When she had gone, I followed into the old hall, taking my sack with me; for, after having found the door in the closet bolted, I was determined not to spend one night more in my old quarters, and never to allow Lady Alice to go there again, if I could prevent her. And I had good hopes that, if we met in the day, the same consequences would follow as had followed long ago—namely, that she would sleep at night.
It was just such a night as that on which I had first peeped into the hall. The moon shone through one of the high windows, scarcely more dim than before, and showed all the dreariness of the place. I went up the great old staircase, hoping I trod in the very footsteps of Lady Alice, and reached the old gallery in which I had found her on that night when our strangely-knit intimacy began. My object was to choose one of the deserted rooms in which I might establish myself without chance of discovery. I had not turned many corners, or gone through many passages, before I found one exactly to my mind.
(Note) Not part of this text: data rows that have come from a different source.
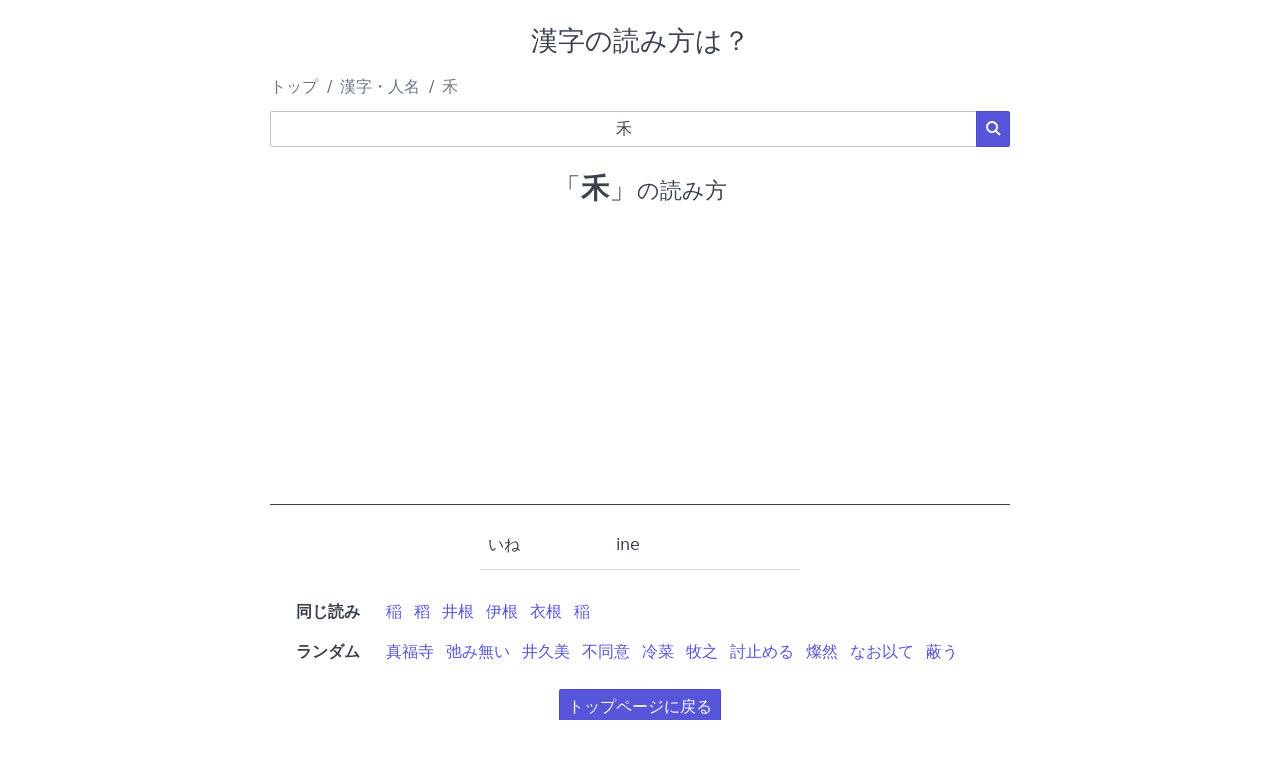

--- FILE ---
content_type: text/html; charset=UTF-8
request_url: https://yomikatawa.com/kanji/%E7%A6%BE
body_size: 2311
content:
<!DOCTYPE html>
<html lang="ja">
<head>
    <meta charset="utf-8">
    <meta name="viewport" content="width=device-width, initial-scale=1">
    <meta name="description" content="「禾」の読み方は？ 読み方が分からない難読漢字・地名・人名を検索できる読み方辞書サイトです。">
        <title>「禾」の読み方は？</title>
    <!-- link rel="stylesheet" href="https://cdnjs.cloudflare.com/ajax/libs/skeleton/2.0.4/skeleton.min.css" -->
    <link rel="stylesheet" href="/static/spectre.min.css">
    <link rel="stylesheet" href="/static/spectre-icons.min.css">
    <link rel="stylesheet" href="/static/style.css">
    <link rel="icon" type="image/vnd.microsoft.icon" href="/static/img/favicon.ico">
    <link rel="canonical" href="https://yomikatawa.com/kanji/%E7%A6%BE">            
    <!-- Google tag (gtag.js) -->
    <script async src="https://www.googletagmanager.com/gtag/js?id=UA-12609308-5"></script>
    <script>
    window.dataLayer = window.dataLayer || [];
    function gtag(){dataLayer.push(arguments);}
    gtag('js', new Date());

    gtag('config', 'UA-12609308-5');
    </script>
</head>
<body>
    <header>
        <h1 class="text-center">漢字の読み方は？</h1>

        <ul class="breadcrumb">
            <li class="breadcrumb-item"><a href="/">トップ</a></li>
                                                <li class="breadcrumb-item"><a href="/kanji/">漢字・人名</a></li>
                    <li class="breadcrumb-item" style="color: #777777;">禾</li>
                                    </ul>

                <script type="application/ld+json">
        {
            "@context": "http://schema.org",
            "@type": "BreadcrumbList",
            "itemListElement": [{
                "@type": "ListItem",
                "position": 1,
                "item": {
                    "@id": "https://yomikatawa.com",
                    "name": "トップ"
                }
            }
                        , {
                "@type": "ListItem",
                "position": 2,
                "item": {
                    "@id": "https://yomikatawa.com/kanji/",
                    "name": "\u6F22\u5B57\u30FB\u4EBA\u540D"
                }
            }
                                , {
                    "@type": "ListItem",
                    "position": 3,
                    "item": {
                        "@id": "https://yomikatawa.com/kanji/%E7%A6%BE",
                        "name": "\u79BE"
                    }
                }
                                        ]
        }
        </script>
        
                            <form method="post" action="/">
            <input type="hidden" name="lang" value="ja">
            <input type="hidden" name="category" value="kanji">
            <div class="input-group">
                <!--span class="input-group-addon">漢字・人名</span-->
                <input type="text" class="form-input text-center" name="word" value="&#x79BE;" maxlength="32" placeholder="分からない漢字・人名を入力してください" required speech x-webkit-speech>
                <button class="btn btn-primary input-group-btn"><i class="icon icon-search"></i></button>
            </div>
            </form>

                        </header>
    <main>
        <article class="content text-center">
    <h1><span>「<strong>禾</strong>」</span>の読み方</h1>

            <div id="ad_in_content">
    <script async src="https://pagead2.googlesyndication.com/pagead/js/adsbygoogle.js?client=ca-pub-3083630508094864"
        crossorigin="anonymous"></script>
    <!-- メイン広告 -->
    <ins class="adsbygoogle"
        style="display:block"
        data-ad-client="ca-pub-3083630508094864"
        data-ad-slot="2103962986"
        data-ad-format="auto"
        data-full-width-responsive="true"></ins>
    <script>
        (adsbygoogle = window.adsbygoogle || []).push({});
    </script>
</div>
    
    <!-- google_ad_section_start -->
    <div id="yomikata">
        <table class="table">
        <!--
        <thead>
            <tr>
                <th>読み</th>
                <th>ローマ字</th>
                <th>分類</th>
                <th>備考</th>
            </tr>
        </thead>
        -->
        <tbody>
                    <tr>
                <td>いね</td>
                <td>ine</td>
                <td></td>
                <td></td>
            </tr>
                </tbody>
        </table>
    </div>

    
                    <!-- google_ad_section_start(weight=ignore) -->
    <section class="links">
        <dl>
      <dt class="text-right">同じ読み</dt>
            <dd class="links text-left"><span><a href="/kanji/%E7%A8%B2">稲</a></span><span><a href="/kanji/%E7%A8%BB">稻</a></span><span><a href="/kanji/%E4%BA%95%E6%A0%B9">井根</a></span><span><a href="/kanji/%E4%BC%8A%E6%A0%B9">伊根</a></span><span><a href="/kanji/%E8%A1%A3%E6%A0%B9">衣根</a></span><span><a href="/kanji/%E7%A8%B2">稲</a></span></dd>
    </dl>
    </section>
    <!-- google_ad_section_end -->

    

        <!-- google_ad_section_start(weight=ignore) -->
    <section class="links">
        <dl>
      <dt class="text-right">ランダム</dt>
            <dd class="links text-left"><span><a href="/kanji/%E7%9C%9F%E7%A6%8F%E5%AF%BA">真福寺</a></span><span><a href="/kanji/%E5%BC%9B%E3%81%BF%E7%84%A1%E3%81%84">弛み無い</a></span><span><a href="/kanji/%E4%BA%95%E4%B9%85%E7%BE%8E">井久美</a></span><span><a href="/kanji/%E4%B8%8D%E5%90%8C%E6%84%8F">不同意</a></span><span><a href="/kanji/%E5%86%B7%E8%8F%9C">冷菜</a></span><span><a href="/kanji/%E7%89%A7%E4%B9%8B">牧之</a></span><span><a href="/kanji/%E8%A8%8E%E6%AD%A2%E3%82%81%E3%82%8B">討止める</a></span><span><a href="/kanji/%E7%87%A6%E7%84%B6">燦然</a></span><span><a href="/kanji/%E3%81%AA%E3%81%8A%E4%BB%A5%E3%81%A6">なお以て</a></span><span><a href="/kanji/%E8%94%BD%E3%81%86">蔽う</a></span></dd>
    </dl>
    </section>
    <!-- google_ad_section_end -->


</article>

        
                <div class="text-center"><a href="/" class="btn btn-primary">トップページに戻る</a></div>
            </main>

    <footer class="navbar">
        <section class="navbar-section">
            © 読み方は？
        </section>
        <!--
        <section class="navbar-center">
        </section>
        -->
        <section class="navbar-section">
            <nav>
                <a href="/policy" class="btn btn-link">Privacy</a>
                <a href="/about" class="btn btn-link">About</a>
            </nav>
        </section>
    </footer>
</body>
</html>


--- FILE ---
content_type: text/html; charset=utf-8
request_url: https://www.google.com/recaptcha/api2/aframe
body_size: 266
content:
<!DOCTYPE HTML><html><head><meta http-equiv="content-type" content="text/html; charset=UTF-8"></head><body><script nonce="t4y27W8omcf7zDljYqBCSQ">/** Anti-fraud and anti-abuse applications only. See google.com/recaptcha */ try{var clients={'sodar':'https://pagead2.googlesyndication.com/pagead/sodar?'};window.addEventListener("message",function(a){try{if(a.source===window.parent){var b=JSON.parse(a.data);var c=clients[b['id']];if(c){var d=document.createElement('img');d.src=c+b['params']+'&rc='+(localStorage.getItem("rc::a")?sessionStorage.getItem("rc::b"):"");window.document.body.appendChild(d);sessionStorage.setItem("rc::e",parseInt(sessionStorage.getItem("rc::e")||0)+1);localStorage.setItem("rc::h",'1770067829582');}}}catch(b){}});window.parent.postMessage("_grecaptcha_ready", "*");}catch(b){}</script></body></html>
I will not trouble my reader with a description of its odd position and shape. All I wanted was concealment, and that it provided plentifully. I lay down on the floor, and was soon fast asleep.
Next morning, having breakfasted from the contents of my bag, I proceeded to make myself thoroughly acquainted with the bearings, etc., of this portion of the house. Before evening, I knew it all thoroughly.
But I found it very difficult to wait for the evening. By the windows of one of the rooms looking westward, I sat watching the down-going of the sun. When he set, my moon would rise. As he touched the horizon, I went the old, well-known way to the haunted chamber. What a night had passed for me since I left Alice in that charmed room! I had a vague feeling, however, notwithstanding the misfortune that had befallen us there, that the old phantoms that haunted it were friendly to Alice and me. But I waited her arrival in fear. Would she come? Would she be as in the night? Or should I find her but half awake to life, and perhaps asleep to me?
One moment longer, and a light hand was laid on the door. It opened gently, and Alice, entering, flitted across the room straight to my arms. How beautiful she was! her old-fashioned dress bringing her into harmony with the room and its old consecrated twilight! For this room looked eastward, and there was only twilight here. She brought me some water, at my request; and then we read, and laughed over our reading. Every moment she not only knew something fresh, but knew that she had known it before. The dust of the years had to be swept away; but it was only dust, and flew at a breath. The light soon failed us in that dusky chamber; and we sat and whispered, till only when we kissed could we see each other's eyes. At length Lady Alice said:
"They are looking for me; I had better go. Shall I come at night?"
"No," I answered. "Sleep, and do not move."
"Very well, I will."
She went, and I returned to my den. There I lay and thought. Had she ever been insane at all? I doubted it. A kind of mental sleep or stupor had come upon her—nothing more. True it might be allied to madness; but is there a strong emotion that man or woman experiences that is not allied to madness? Still her mind was not clear enough to reflect the past. But if she never recalled that entirely, not the less were her love and tenderness—all womanliness—entire in her.
Next evening we met again, and the next, and many evenings. Every time I was more convinced than before that she was thoroughly sane in every practical sense, and that she would recall everything as soon as I reminded her. But this I forbore to do, fearing a reaction.
Meantime, after a marvellous fashion, I was living over again the old lovely time that had gone by twelve years ago; living it over again, partly in virtue of the oblivion that had invaded the companion and source of the blessedness of the time. She had never ceased to live it; but had renewed it in dreams, unknown as such, from which she awoke to forgetfulness and quiet, while I awoke from my troubled fancies to tears and battles.
It was strange, indeed, to live the past over again thus.